I won't lie to you, he admitted. There's a great deal of destruction she could wreak on you and yours. Brenna McEgan must be found and stopped. She's an Irish terrorist. That is, she murders for political gain. It's my job to find and stop her. I suspect, he added grimly, that it's the Dux Bellorum she'll try to kill. I can't think of another reason for her to have chosen this particular time and place.

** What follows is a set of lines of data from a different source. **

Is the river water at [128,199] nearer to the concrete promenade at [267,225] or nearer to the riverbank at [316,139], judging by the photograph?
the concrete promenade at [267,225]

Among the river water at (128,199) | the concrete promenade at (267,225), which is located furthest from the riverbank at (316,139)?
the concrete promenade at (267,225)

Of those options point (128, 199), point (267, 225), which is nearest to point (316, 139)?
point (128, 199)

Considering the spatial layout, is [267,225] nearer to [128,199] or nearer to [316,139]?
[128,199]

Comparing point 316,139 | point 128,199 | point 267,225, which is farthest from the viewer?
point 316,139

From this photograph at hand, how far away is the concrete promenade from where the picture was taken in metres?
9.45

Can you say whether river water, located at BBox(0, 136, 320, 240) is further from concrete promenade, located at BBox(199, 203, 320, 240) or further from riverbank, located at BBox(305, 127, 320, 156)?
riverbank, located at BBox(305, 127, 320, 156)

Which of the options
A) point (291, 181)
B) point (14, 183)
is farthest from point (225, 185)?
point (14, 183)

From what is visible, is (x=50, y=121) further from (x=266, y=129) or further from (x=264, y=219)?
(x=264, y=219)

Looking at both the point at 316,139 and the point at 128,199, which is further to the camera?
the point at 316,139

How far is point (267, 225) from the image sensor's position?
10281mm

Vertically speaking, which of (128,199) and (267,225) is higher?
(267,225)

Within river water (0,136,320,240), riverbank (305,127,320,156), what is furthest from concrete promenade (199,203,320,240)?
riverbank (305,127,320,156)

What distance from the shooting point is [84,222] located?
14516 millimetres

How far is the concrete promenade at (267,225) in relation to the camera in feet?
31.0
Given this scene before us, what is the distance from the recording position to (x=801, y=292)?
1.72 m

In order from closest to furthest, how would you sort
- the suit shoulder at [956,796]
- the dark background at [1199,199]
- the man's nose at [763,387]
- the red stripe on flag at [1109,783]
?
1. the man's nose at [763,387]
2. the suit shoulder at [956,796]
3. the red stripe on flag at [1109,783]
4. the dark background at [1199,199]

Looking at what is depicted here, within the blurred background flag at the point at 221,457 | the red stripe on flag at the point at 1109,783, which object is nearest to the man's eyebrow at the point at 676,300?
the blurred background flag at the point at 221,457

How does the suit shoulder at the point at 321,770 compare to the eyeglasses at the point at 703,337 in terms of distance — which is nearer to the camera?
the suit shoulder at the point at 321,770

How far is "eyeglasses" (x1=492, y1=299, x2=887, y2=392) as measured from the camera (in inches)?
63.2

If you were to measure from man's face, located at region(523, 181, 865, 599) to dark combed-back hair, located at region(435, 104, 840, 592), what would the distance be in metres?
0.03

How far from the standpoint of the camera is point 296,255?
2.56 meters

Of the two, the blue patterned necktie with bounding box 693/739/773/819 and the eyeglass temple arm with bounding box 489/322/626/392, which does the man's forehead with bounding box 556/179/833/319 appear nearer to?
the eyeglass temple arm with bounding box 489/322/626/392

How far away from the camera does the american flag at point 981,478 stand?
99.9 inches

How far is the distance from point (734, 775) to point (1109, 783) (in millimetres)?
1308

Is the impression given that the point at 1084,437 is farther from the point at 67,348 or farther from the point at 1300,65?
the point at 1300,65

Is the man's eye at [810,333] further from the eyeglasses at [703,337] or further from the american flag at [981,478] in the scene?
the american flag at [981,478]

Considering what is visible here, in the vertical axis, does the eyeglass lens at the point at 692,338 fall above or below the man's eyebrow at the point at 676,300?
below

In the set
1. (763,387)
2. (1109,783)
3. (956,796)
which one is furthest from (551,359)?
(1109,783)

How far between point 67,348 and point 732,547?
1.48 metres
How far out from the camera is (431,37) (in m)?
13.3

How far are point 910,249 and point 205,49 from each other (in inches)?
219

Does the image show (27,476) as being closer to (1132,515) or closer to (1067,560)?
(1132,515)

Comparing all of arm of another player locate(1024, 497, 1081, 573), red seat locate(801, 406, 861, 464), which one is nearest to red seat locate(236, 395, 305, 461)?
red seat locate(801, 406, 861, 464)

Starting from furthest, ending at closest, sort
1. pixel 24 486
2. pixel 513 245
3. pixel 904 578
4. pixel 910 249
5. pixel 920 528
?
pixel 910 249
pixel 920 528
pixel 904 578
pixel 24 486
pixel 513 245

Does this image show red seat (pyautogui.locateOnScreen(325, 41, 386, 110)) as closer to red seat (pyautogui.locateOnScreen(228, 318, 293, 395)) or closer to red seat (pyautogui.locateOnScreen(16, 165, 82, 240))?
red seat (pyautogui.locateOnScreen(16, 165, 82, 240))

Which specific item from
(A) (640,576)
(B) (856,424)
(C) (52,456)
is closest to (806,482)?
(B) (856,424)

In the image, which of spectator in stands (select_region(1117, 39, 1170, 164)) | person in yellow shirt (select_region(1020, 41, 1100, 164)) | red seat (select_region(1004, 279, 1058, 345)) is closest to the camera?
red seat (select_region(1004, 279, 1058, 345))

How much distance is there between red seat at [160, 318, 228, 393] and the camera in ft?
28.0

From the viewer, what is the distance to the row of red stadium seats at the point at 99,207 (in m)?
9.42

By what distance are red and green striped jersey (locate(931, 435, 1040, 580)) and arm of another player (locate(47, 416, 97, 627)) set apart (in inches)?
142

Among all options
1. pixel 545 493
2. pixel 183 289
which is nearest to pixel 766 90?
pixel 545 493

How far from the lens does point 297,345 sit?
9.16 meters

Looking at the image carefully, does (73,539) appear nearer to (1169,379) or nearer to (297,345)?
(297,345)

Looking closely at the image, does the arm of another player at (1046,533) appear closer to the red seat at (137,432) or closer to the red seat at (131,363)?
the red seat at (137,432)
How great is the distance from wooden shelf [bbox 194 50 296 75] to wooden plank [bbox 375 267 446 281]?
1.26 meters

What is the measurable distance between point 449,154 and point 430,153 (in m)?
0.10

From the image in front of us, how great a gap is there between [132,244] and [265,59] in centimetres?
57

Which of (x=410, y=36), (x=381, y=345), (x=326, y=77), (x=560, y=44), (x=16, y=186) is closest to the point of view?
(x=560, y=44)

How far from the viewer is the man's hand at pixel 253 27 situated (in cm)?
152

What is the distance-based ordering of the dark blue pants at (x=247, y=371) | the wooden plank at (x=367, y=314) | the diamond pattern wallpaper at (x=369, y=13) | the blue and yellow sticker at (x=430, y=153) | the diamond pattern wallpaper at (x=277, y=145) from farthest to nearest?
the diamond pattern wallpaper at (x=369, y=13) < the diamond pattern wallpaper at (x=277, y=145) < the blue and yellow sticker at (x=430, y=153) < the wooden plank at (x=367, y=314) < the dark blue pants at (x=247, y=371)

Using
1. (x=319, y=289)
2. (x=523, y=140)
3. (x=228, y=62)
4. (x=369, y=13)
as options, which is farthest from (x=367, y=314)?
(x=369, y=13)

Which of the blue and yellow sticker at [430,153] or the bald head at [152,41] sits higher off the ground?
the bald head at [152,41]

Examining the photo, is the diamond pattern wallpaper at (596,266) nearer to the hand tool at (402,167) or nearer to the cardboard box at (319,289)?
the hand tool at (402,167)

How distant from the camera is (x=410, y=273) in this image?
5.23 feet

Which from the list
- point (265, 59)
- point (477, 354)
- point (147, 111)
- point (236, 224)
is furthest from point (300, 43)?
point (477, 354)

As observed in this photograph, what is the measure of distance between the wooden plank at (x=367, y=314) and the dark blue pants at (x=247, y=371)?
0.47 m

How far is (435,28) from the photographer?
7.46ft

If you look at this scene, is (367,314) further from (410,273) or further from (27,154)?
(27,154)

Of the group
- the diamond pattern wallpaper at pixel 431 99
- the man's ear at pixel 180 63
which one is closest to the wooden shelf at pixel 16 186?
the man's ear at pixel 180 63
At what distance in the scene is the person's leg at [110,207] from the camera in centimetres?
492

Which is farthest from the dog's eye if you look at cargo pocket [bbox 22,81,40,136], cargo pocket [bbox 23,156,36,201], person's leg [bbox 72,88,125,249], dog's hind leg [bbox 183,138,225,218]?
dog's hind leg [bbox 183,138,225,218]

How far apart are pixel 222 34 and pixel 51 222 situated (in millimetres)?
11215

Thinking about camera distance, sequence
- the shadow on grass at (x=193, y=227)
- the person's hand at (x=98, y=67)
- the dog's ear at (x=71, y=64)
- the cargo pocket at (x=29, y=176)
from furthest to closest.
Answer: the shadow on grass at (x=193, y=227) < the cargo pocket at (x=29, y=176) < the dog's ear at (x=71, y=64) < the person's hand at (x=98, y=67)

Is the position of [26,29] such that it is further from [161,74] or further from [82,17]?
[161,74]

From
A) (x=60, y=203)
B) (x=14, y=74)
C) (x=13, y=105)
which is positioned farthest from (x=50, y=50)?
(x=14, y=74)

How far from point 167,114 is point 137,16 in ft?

After a long moment, during which Stirling could literally feel Ancelotis thinking rapidly, another carefully verbalized question came back. And how will you find her?

I don't know, Stirling was forced to admit. She'll be hiding in someone's mind, just as I am borrowing yours. Dreadfully sorry, but I couldn't think of any other way to stop her. After a moment's further consideration, he added, There's another man who's come, a learned man who will help us, if we can identify him without risking your life. Unfortunately, I could easily do just that by accidentally exposing my presence in McEgan's company. Banning is his name, Cedric Banning. My own is Trevor Stirling. I was born not far from here, he added hopefully. Close to the city we call Stirling, where my ancestors have lived for generations.

An unexpected chuckle startled him as Ancelotis took the memory images from Stirling's portion of their shared mind and recognized the landmarks. Stirling, is it? There is truth in your mind, Stirling of Stirling. Truth is a powerful force, great enough to overcome even the barriers between worlds. It's Caer-Iudeu, we call it. Artorius was raised on that mountain I see in your memory, with that remarkable fortress you've built atop the cliff. We Britons should build half so well. Alas, the Romans departed with our finest engineers nearly a century ago. Artorius was, thank whichever God you prefer to worship, brought north for fostering, out of the short-lived kingdoms at the heart of the dragon lands of the south.